The US government has said it will suspend its ‘Cash for Clunkers’ program as the program’s US$3bn budget has run dry.
The program will end at 20:00hrs on August 24, by which time all applications for the rebates must be submitted.
The scheme has provided a considerable temporary boost to sales in the US market this month and JD Power estimates that the month of August will see a recovery of the US total light vehicle market’s seasonally adjusted annual running rate (SAAR) to 12.2m units.
However, there are concerns that the scheme merely brought forward sales and that its ending may result in a market drop.
The Transportation Department said it thought enough money would be left to continue accepting submissions until the Monday deadline, based on conservative estimates of valid transactions to date.

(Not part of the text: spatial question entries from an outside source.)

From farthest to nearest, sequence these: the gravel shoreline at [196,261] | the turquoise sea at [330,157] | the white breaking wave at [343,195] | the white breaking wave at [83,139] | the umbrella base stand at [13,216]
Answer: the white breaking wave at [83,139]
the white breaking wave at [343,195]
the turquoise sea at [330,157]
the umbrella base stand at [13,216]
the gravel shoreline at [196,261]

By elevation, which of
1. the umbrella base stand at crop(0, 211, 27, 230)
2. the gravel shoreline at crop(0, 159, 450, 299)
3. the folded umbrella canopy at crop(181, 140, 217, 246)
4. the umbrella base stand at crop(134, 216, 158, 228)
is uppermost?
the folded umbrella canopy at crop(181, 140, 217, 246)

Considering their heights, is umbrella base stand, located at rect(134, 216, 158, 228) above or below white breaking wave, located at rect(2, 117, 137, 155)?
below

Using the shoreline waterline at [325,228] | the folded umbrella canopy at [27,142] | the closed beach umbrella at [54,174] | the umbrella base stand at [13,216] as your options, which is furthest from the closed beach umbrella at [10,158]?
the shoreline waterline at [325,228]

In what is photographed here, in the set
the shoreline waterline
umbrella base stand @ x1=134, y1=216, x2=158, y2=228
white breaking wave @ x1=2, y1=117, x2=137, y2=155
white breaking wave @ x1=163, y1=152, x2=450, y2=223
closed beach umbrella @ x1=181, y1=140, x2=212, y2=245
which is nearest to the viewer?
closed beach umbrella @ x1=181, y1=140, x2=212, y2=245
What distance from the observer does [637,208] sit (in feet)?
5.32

Dealers have worried that the program will run out of money before they are reimbursed for discounts given to car buyers on qualifying transactions.

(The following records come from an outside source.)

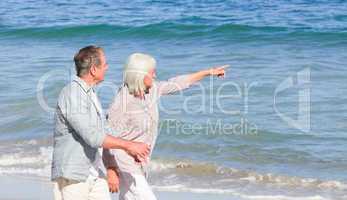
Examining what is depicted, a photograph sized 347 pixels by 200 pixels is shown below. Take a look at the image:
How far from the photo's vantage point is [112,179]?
589 cm

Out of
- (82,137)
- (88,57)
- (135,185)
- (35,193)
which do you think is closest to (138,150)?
(82,137)

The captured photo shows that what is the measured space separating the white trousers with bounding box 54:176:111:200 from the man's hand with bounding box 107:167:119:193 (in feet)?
0.81

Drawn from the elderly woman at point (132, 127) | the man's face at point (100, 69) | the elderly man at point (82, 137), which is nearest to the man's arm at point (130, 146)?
the elderly man at point (82, 137)

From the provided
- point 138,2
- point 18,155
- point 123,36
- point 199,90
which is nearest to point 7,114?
point 18,155

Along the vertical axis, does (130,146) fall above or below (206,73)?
below

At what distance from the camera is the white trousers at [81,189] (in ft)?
18.0

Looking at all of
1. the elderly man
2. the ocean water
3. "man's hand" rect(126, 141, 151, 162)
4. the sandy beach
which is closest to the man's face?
the elderly man

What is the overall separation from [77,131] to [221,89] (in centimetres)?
854

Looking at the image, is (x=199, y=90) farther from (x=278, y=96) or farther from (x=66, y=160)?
(x=66, y=160)

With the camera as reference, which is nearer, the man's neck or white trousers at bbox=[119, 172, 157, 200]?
the man's neck

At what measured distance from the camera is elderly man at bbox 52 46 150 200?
17.5ft

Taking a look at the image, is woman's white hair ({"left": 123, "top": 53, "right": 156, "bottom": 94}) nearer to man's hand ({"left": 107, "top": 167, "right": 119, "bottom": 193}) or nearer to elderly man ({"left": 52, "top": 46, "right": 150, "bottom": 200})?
elderly man ({"left": 52, "top": 46, "right": 150, "bottom": 200})

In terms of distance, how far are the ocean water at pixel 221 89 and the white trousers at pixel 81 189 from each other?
10.0 feet

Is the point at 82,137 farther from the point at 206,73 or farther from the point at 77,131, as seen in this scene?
the point at 206,73
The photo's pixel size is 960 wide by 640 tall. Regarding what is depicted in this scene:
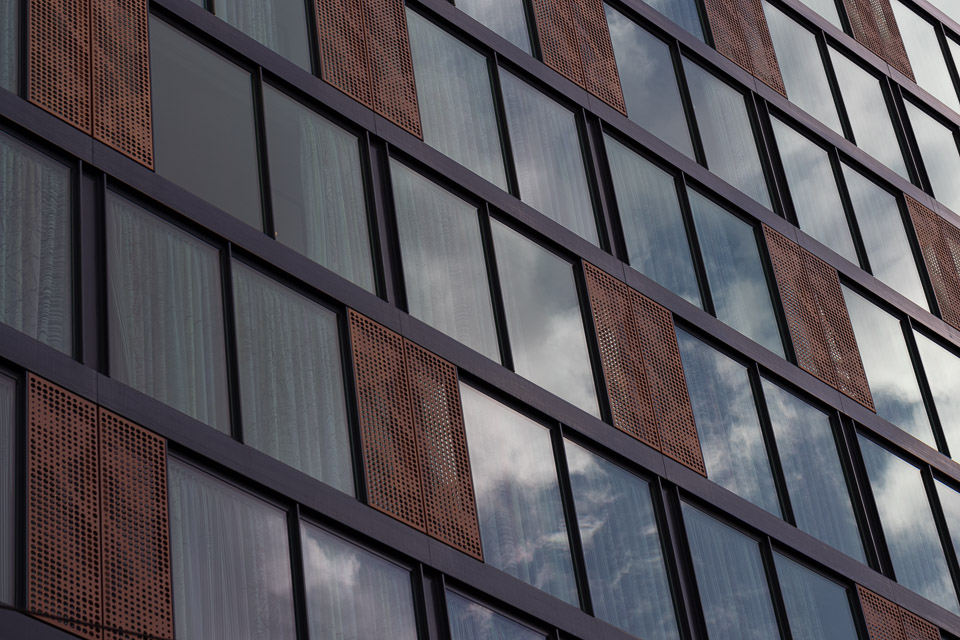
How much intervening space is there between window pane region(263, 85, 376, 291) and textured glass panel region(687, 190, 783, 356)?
25.8 ft

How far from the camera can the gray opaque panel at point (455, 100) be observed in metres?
24.0

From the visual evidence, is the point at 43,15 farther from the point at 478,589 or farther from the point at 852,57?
the point at 852,57

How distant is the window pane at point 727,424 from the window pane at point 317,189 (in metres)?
6.51

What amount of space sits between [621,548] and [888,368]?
9.84 meters

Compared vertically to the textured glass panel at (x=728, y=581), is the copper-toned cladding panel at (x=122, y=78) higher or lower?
higher

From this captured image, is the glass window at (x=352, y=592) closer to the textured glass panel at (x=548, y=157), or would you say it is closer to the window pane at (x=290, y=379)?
the window pane at (x=290, y=379)

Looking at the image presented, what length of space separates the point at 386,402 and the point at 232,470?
9.72 feet

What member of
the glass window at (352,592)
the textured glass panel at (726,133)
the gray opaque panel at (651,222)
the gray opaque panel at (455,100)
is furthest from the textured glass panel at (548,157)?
the glass window at (352,592)

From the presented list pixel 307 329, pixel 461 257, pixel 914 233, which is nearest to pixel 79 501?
pixel 307 329

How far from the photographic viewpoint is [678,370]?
2508cm

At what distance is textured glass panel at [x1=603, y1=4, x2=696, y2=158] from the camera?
2852 cm

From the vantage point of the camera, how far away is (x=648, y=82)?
29.0 meters

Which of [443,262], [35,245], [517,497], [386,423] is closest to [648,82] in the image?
[443,262]

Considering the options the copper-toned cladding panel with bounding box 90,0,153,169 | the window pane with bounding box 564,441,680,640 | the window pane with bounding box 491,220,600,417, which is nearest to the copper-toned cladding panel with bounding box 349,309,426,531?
the window pane with bounding box 491,220,600,417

A New York dealership group has said that hundreds of its members had stopped doing clunker transactions because of delays in getting reimbursed by the federal government.

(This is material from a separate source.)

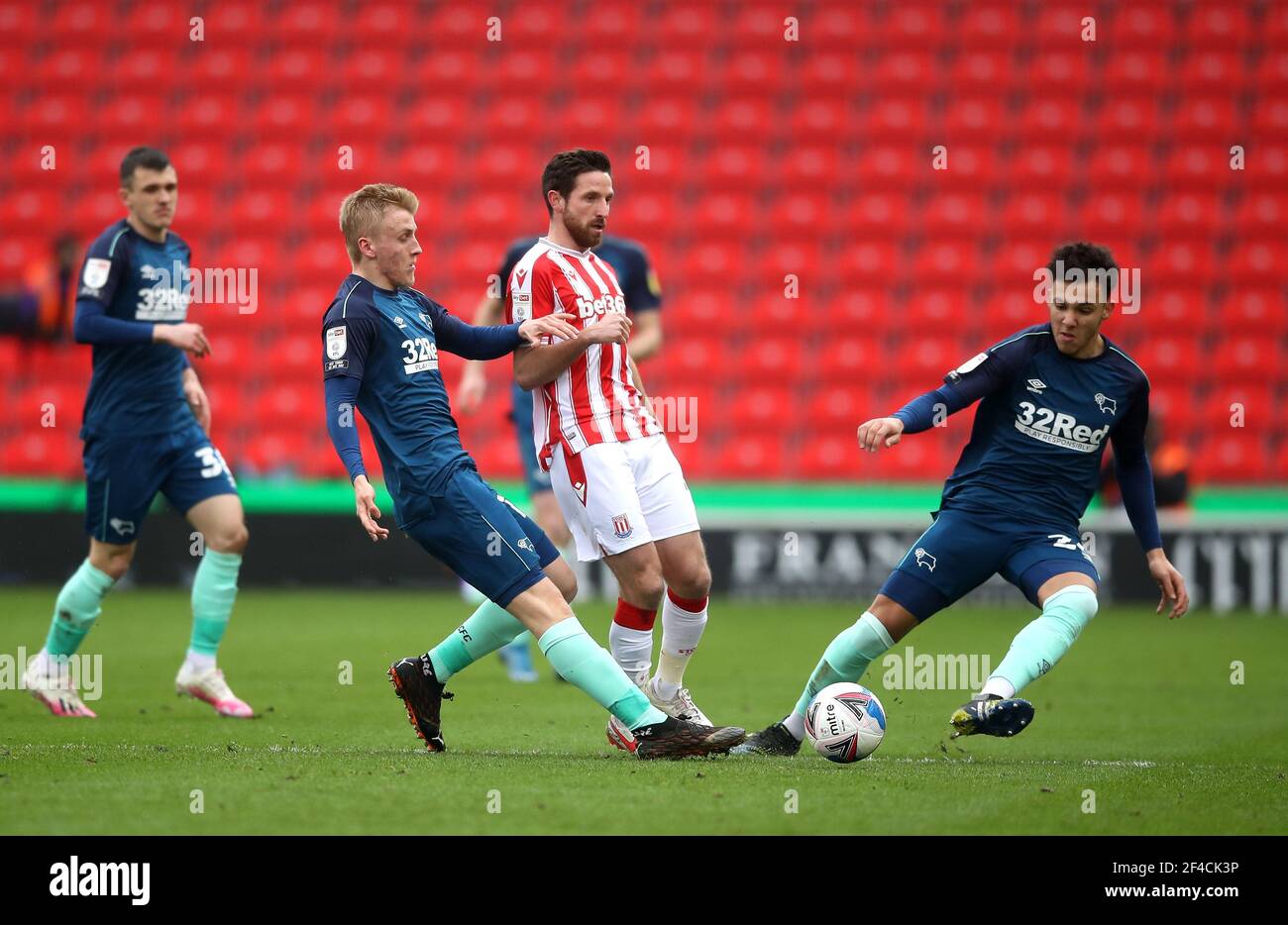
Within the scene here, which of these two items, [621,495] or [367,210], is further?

Addressing dealer concerns, GM has said it will provide cash advances to dealers to cover clunker rebates while they are being processed by the government, which has had difficulty keeping up with the volume of consumers drawn to the program.
The cash advances are intended to provide liquidity to dealerships while they wait to be reimbursed by the government, GM said.
“Our sales performance in the past two months has exceeded our internal forecast by over 60,000 vehicles, largely driven by the CARS [clunkers] stimulus program,” said Mark LaNeve, VP of U.S. Sales.
“We want to do all we can to provide customers with timely new vehicle deliveries and dealers the liquidity they need to run their businesses. This will continue the sales momentum of our new fuel-efficient vehicles such as the Chevrolet Cobalt, Equinox and Buick Enclave.”